Data extracted from a collection:
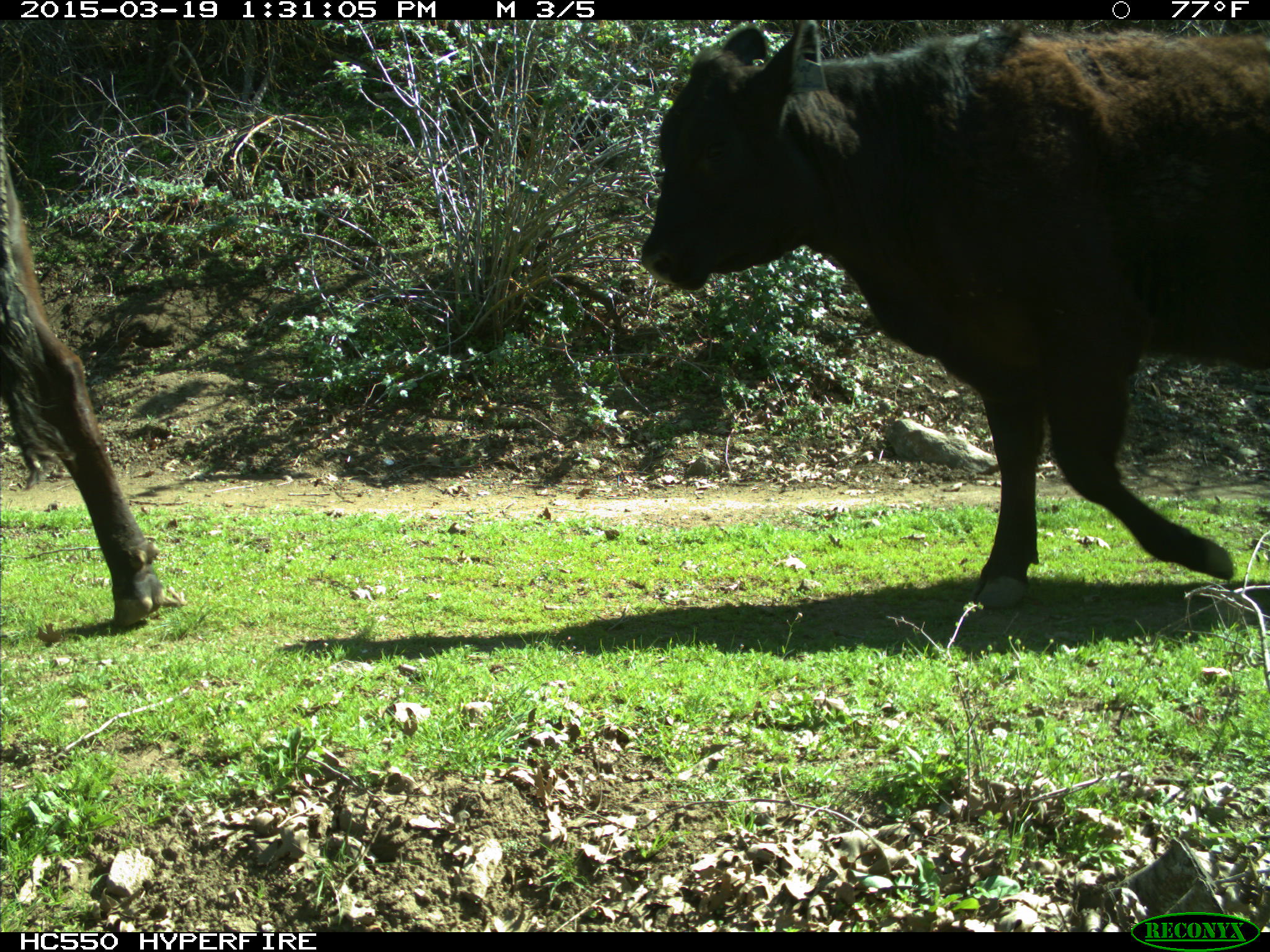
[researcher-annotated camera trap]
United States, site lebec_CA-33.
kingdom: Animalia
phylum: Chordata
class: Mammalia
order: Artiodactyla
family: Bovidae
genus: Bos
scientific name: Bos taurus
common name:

Work request: Each line above should be printed again exactly, though the pictures should not be.

Exercise output:
[researcher-annotated camera trap]
United States, site lebec_CA-33.
kingdom: Animalia
phylum: Chordata
class: Mammalia
order: Artiodactyla
family: Bovidae
genus: Bos
scientific name: Bos taurus
common name:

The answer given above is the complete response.